Après avoir listé les fautes présumées de Facebook ces dernières années, la lettre révèle que le risque dont on averti, ce n’est pas tant le risque posé par Libra pour les banques, mais celui de se mettre en travers des autorités, en continuant à travailler sur le projet :

“Facebook semblerait vouloir s’engager dans des activités financières sans la responsabilité d’être régulé en tant que prestataire de services financiers.

“Facebook veut accomplir cet objectif en mettant les risques et la responsabilité de se mettre en règle avec la législation sur le dos des membres de l’Association Libra qui sont déjà régulés, tels que votre entreprise.

“Si vous décidez de vous y joindre, vous pouvez vous attendre à recevoir un niveau élevé de surveillance de la part des régulateurs, non seulement sur vos activités relatives à Libra, mais sur toutes vos activités.”

Ce qui se cache derrière la réaction des autorités à Libra

La plupart des crypto-monnaies apparaissent d’un jour à l’autre… sans formation d’entreprise… ni demande de permis… ni création de structure légale.

Et cela n’a pas empêché à ces monnaies de proliférer.

Mais avec la monnaie de Facebook, c’est différent. Parce qu’à la différence des milliers de créateurs et cryptos, et tout le réseau de mineurs et de gens qui en détiennent, il s’agit d’une grosse entreprise avec des milliards de dollars dans ses comptes en banque, des dizaines de milliers d’employés, et une présence physique gigantesque.

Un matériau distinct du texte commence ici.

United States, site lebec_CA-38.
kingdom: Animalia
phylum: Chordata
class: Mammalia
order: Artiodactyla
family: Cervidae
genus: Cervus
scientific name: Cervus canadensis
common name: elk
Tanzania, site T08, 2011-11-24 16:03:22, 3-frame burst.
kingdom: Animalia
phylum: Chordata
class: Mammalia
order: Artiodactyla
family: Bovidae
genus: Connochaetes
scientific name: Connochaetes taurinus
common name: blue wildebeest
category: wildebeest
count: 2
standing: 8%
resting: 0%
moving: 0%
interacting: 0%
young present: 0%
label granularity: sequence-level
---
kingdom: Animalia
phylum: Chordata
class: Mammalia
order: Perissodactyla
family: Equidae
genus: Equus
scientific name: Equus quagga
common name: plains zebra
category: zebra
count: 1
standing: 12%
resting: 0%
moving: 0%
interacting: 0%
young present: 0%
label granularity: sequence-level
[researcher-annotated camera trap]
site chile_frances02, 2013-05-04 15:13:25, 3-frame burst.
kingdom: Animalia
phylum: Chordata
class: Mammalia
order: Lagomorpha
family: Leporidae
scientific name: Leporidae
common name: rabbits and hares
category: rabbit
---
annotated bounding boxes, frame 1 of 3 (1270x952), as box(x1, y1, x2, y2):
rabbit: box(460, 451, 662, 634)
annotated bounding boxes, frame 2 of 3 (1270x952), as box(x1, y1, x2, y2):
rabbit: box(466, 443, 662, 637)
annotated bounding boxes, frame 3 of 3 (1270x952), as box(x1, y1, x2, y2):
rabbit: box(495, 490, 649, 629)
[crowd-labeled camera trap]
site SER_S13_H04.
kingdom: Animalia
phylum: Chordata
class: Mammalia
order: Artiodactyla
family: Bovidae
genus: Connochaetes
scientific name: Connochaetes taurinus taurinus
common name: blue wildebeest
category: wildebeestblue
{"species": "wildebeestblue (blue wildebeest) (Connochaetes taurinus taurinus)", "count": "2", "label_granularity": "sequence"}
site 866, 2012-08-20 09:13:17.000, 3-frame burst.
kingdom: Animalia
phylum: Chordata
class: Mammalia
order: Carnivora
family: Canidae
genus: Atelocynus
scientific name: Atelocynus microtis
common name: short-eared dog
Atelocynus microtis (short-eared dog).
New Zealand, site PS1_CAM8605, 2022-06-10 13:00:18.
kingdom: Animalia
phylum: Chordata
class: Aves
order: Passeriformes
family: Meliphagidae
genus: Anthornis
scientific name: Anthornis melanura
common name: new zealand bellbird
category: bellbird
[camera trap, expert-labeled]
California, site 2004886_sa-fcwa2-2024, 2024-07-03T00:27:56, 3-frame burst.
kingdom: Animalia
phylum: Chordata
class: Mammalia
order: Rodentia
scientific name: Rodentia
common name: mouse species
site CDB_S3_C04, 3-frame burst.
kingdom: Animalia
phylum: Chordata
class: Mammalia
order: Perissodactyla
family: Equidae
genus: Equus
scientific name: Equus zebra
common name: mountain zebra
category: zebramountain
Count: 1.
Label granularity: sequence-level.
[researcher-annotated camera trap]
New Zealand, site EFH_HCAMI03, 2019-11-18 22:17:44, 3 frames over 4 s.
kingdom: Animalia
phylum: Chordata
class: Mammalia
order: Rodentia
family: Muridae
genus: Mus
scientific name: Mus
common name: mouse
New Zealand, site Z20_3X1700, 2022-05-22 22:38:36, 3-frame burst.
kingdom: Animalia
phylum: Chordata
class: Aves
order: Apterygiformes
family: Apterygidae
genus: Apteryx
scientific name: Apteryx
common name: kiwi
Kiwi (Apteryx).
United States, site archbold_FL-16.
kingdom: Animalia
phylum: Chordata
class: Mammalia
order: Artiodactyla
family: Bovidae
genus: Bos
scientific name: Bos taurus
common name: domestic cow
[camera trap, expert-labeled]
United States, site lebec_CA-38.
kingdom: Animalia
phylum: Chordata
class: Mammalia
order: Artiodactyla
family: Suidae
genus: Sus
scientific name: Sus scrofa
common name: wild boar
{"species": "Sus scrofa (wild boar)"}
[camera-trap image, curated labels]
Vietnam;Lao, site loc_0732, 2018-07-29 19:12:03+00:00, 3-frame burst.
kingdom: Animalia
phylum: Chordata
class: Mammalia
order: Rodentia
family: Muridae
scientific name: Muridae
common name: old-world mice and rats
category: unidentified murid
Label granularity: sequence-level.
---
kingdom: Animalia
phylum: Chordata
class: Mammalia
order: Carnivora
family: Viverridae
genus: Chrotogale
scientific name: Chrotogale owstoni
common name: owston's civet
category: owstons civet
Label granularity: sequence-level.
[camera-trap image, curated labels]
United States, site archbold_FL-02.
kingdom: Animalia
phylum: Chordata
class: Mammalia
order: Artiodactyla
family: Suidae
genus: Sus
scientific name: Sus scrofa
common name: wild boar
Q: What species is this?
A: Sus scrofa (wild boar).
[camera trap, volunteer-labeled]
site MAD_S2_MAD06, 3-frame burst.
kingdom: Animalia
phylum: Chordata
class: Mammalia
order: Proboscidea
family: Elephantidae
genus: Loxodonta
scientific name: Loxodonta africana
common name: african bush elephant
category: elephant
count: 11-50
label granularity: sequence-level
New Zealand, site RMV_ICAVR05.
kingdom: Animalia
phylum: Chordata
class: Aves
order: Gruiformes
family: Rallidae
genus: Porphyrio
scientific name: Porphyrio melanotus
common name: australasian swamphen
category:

Les petits acteurs dans les crypto-monnaies ne sont pas évidents à viser… mais Facebook est en l’occurrence une grosse cible. Et l’opinion populaire semble penchée en sa défaveur.

Avec toutes les règles et lois visant les banques et la finance, il est presque impossible d’innover sérieusement sans se mettre en travers de l’un des statuts variés… et qui peuvent être revues à tout instant.

En rédigeant cette lettre, les autorités signalent qu’elles ne sont pas prêtes de se montrer accommodantes à la moindre transgression…

Vu le ton employé, elles sembleraient déjà intoner qu’une infraction ait été commise quelque part (même si elles n’en disent rien formellement). Et ce n’est qu’une question de temps avant qu’elles n’agissent en conséquent.